## Page excerpt:
--- BEGIN ---
Strategic Customer Commitment
The most common sign that a product is being led by sales and not driven by product strategy is a high number of committed features on the roadmap. This type of commitment overhang is difficult to get yourself out of and product organizations should work hard to not allow themselves to get into such a situation, to begin with.
That extreme is not what I am going to describe here. It is reasonable to expect that within enterprise software, some strategic customers may request specific features to be added to the product from time to time. Sometimes it does make sense for a business to respond to these requests with a commitment to deliver but these should be limited and intentional decisions.
Decisions to commit to a feature should be aligned with the product vision and rare.
Considerations: Strategic, Specificity, and Strength.
Customers (or prospects) may be deemed Strategic because they have outsized market influence, provide significant sales references, or represent a beachhead to a new desirable customer segment — all criteria that should support the business strategy. If a customer does not fit into the definition of Strategic, then you should never make a feature commitment uniquely for them. By definition, only a small percentage of your customers should be considered strategic.
Features may have different degrees of Specificity of acceptable design. Some features are defined in great detail by the customer and others would be accepted by addressing the underlying requirements. On the extreme, you may be able to reframe the “feature” as a desired Outcome with the customer agreeing to any option that addresses the ultimate desired Outcome.
--- END ---
## Exercise requirements:
(1) From the piece on strategic customer commitment, write out everything from "Strategic Customer Commitment" down to "vision and rare.", word for word.
(2) In the piece on strategic customer commitment, what three considerations are named for deciding on a feature commitment?
(3) Resume the piece on strategic customer commitment and carry it on from where it stops.

## Dataset rows:
--- BEGIN ---
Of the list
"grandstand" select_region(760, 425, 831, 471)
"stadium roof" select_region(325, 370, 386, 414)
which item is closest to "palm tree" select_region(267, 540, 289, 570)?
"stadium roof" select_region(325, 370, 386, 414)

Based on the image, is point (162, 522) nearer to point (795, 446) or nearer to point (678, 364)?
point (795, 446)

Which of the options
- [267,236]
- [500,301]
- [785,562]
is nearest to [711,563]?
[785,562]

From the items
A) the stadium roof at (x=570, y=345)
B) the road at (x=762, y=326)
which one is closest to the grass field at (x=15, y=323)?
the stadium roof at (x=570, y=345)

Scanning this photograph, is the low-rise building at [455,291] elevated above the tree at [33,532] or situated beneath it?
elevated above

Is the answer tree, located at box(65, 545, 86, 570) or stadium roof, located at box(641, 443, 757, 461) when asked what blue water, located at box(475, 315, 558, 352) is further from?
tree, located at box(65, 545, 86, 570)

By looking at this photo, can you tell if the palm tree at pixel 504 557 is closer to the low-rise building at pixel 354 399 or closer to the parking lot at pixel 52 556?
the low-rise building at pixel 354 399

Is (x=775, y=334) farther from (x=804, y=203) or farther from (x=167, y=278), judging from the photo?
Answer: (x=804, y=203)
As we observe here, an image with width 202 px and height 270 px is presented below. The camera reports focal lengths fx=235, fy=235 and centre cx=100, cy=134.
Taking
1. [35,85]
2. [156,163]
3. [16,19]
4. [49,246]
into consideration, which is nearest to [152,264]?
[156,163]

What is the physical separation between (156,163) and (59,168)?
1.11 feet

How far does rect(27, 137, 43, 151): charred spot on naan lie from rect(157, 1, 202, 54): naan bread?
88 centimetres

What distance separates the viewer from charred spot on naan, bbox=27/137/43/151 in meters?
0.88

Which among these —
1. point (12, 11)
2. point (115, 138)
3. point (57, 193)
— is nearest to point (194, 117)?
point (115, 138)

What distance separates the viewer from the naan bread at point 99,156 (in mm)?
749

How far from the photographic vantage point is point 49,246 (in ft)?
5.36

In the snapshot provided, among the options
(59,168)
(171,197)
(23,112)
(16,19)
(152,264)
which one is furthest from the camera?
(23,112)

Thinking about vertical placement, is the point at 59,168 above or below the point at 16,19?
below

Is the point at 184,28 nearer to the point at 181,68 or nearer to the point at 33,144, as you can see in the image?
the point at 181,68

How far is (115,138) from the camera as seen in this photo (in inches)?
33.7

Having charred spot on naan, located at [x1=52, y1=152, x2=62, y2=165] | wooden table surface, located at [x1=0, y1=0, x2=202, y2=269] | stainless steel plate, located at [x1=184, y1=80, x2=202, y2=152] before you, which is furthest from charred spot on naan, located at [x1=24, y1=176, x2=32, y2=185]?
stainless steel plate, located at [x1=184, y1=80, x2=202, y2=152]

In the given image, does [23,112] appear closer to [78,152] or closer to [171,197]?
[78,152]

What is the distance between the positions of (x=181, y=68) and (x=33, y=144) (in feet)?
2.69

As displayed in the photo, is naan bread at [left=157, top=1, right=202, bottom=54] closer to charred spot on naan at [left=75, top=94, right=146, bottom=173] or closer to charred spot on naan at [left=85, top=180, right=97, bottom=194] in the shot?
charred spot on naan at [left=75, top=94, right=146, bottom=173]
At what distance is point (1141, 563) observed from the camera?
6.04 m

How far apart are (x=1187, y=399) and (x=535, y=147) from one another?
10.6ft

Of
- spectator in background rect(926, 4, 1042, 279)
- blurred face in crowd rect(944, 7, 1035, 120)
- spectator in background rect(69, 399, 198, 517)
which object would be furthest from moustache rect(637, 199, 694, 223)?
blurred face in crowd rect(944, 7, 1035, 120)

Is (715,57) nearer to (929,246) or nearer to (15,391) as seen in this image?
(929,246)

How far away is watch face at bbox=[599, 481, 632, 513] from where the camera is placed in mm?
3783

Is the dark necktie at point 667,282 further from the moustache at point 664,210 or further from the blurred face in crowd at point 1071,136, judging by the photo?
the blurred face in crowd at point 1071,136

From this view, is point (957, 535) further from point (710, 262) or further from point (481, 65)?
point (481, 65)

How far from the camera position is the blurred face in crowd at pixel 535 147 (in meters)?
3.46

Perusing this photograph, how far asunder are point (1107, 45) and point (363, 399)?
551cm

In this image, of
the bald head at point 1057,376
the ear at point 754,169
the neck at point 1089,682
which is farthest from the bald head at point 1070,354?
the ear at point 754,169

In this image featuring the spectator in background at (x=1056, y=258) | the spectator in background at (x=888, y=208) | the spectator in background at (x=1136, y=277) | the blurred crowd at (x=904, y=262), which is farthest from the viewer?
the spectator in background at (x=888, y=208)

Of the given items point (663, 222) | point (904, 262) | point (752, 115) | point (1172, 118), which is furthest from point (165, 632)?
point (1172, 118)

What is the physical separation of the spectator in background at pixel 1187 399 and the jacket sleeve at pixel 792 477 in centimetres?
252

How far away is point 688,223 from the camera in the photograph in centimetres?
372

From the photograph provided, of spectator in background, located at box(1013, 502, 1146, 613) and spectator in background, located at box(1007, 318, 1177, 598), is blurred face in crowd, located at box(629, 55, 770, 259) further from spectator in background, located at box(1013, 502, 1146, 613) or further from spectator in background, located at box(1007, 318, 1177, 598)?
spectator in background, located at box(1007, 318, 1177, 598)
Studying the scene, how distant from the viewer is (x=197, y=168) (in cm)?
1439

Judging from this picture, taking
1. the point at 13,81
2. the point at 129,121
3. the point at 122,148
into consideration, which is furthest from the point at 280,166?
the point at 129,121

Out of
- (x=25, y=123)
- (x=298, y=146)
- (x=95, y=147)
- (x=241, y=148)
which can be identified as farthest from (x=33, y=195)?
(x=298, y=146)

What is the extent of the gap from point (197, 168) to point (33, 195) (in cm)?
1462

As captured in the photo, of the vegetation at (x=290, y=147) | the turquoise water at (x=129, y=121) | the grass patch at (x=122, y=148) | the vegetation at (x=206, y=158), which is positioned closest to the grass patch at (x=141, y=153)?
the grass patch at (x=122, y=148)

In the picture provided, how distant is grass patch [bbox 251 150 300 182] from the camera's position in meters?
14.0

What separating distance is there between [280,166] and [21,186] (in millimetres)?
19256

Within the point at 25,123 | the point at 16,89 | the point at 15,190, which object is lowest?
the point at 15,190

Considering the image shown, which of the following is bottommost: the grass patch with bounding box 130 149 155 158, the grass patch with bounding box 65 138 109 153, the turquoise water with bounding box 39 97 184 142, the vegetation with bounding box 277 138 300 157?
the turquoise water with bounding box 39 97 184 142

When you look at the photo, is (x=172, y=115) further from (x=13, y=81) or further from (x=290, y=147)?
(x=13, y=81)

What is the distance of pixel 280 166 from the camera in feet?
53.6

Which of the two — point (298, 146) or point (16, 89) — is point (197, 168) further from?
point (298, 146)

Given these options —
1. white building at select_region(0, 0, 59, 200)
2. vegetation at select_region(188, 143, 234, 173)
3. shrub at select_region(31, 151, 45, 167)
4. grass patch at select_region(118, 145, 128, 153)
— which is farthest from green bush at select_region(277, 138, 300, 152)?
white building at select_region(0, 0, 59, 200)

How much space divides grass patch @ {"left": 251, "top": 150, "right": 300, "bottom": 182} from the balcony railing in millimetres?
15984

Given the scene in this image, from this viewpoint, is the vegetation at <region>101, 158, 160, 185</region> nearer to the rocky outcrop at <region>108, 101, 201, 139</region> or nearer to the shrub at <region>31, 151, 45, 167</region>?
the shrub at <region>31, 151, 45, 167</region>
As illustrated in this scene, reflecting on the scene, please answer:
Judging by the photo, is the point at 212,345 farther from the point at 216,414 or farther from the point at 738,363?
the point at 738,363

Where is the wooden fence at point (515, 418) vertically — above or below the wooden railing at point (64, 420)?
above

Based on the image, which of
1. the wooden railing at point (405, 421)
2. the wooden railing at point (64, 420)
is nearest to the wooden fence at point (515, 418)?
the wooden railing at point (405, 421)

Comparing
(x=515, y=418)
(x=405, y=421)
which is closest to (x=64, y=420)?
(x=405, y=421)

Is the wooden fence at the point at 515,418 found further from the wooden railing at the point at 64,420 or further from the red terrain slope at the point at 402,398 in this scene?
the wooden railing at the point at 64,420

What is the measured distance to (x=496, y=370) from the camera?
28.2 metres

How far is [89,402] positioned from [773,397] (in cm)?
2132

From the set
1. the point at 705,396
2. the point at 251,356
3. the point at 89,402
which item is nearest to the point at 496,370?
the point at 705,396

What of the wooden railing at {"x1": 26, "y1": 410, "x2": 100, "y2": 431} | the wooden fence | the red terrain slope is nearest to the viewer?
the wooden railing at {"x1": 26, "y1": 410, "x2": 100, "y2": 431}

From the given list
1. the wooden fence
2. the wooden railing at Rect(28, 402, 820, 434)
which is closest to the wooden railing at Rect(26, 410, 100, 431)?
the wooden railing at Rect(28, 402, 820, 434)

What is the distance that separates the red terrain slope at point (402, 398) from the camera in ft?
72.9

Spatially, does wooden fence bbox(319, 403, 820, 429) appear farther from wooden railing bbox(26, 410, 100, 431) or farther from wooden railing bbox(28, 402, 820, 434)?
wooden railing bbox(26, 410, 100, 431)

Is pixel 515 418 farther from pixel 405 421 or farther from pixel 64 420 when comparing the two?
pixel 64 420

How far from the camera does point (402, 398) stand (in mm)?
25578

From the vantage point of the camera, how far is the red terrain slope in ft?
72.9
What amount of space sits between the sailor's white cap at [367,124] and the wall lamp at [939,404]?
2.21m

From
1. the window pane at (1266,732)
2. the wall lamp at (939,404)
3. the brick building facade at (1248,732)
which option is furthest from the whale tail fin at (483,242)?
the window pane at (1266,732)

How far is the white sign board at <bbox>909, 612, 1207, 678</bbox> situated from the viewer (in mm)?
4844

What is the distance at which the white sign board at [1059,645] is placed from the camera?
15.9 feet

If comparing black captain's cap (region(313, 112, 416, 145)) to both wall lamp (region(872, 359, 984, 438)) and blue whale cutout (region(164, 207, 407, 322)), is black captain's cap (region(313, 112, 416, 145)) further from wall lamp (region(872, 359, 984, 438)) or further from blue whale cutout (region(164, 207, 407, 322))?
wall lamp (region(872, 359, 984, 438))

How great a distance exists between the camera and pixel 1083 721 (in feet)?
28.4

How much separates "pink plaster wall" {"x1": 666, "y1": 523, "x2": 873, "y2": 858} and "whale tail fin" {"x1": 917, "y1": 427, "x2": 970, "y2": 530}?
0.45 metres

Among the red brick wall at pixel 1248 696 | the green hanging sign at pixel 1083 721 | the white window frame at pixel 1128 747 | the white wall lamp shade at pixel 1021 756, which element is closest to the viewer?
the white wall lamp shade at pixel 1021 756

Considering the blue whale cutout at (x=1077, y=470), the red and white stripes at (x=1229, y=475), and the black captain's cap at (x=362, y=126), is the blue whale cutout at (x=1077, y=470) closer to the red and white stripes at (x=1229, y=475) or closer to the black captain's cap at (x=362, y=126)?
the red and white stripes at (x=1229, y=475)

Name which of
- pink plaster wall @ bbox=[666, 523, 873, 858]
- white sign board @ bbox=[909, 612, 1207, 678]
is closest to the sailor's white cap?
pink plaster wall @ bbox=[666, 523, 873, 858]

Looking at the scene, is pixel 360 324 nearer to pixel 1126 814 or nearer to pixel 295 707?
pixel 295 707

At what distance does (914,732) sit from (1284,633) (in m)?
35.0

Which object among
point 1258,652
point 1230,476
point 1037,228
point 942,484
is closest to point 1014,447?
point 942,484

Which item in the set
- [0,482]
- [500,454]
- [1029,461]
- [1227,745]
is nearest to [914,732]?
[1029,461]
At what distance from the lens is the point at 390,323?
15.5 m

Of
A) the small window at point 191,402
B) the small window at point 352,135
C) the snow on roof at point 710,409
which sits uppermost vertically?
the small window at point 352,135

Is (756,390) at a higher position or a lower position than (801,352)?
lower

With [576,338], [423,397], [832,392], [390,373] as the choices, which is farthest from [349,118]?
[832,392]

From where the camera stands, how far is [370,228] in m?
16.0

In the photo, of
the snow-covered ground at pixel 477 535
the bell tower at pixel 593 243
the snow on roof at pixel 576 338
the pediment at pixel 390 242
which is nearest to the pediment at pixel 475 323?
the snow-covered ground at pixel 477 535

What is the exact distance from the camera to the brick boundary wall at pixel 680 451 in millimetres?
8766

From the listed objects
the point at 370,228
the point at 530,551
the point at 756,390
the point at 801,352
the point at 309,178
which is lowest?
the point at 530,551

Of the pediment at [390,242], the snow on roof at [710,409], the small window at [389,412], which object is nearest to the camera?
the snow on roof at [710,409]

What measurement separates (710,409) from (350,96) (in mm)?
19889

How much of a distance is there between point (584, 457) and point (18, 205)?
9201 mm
--- END ---
## Exercise results:
(1)
Strategic Customer Commitment
The most common sign that a product is being led by sales and not driven by product strategy is a high number of committed features on the roadmap. This type of commitment overhang is difficult to get yourself out of and product organizations should work hard to not allow themselves to get into such a situation, to begin with.
That extreme is not what I am going to describe here. It is reasonable to expect that within enterprise software, some strategic customers may request specific features to be added to the product from time to time. Sometimes it does make sense for a business to respond to these requests with a commitment to deliver but these should be limited and intentional decisions.
Decisions to commit to a feature should be aligned with the product vision and rare.

(2) Strategic, Specificity, and Strength.

(3)
Due to these variations, it is critical not to treat all Feature Commitments as equivalent constraints to the Product Discovery process.
The Strength of the commitment is the final constraint that needs to be considered. Some commitments are written into a contract with a fixed deadline and some are loosely implied through a sales process, with a range in between. Once again, it is very important to understand and track the strength of the commitment to a strategic customer — not treating them all equally.
Frequently, we can find that perceived commitments that arise during a sales process may result from a series of miscommunications. Another common source of miscommunication is in sharing prototypes with customers that are then perceived to create delivery commitments.
Product Management needs to work hard with all parties in the organization to prevent such weak commitments and actively pursue approaches to undo expectations early so that constraints to business agility are not set in stone.
When there are hard commitments made, these constraints need to be communicated within the Product Team and tracked. I have witnessed many instances where a hard commitment, eventually becomes unimportant to a customer or could be rendered moot with the passage of time. When this happens, Product Managers must be able to rapidly free the team from this constraint.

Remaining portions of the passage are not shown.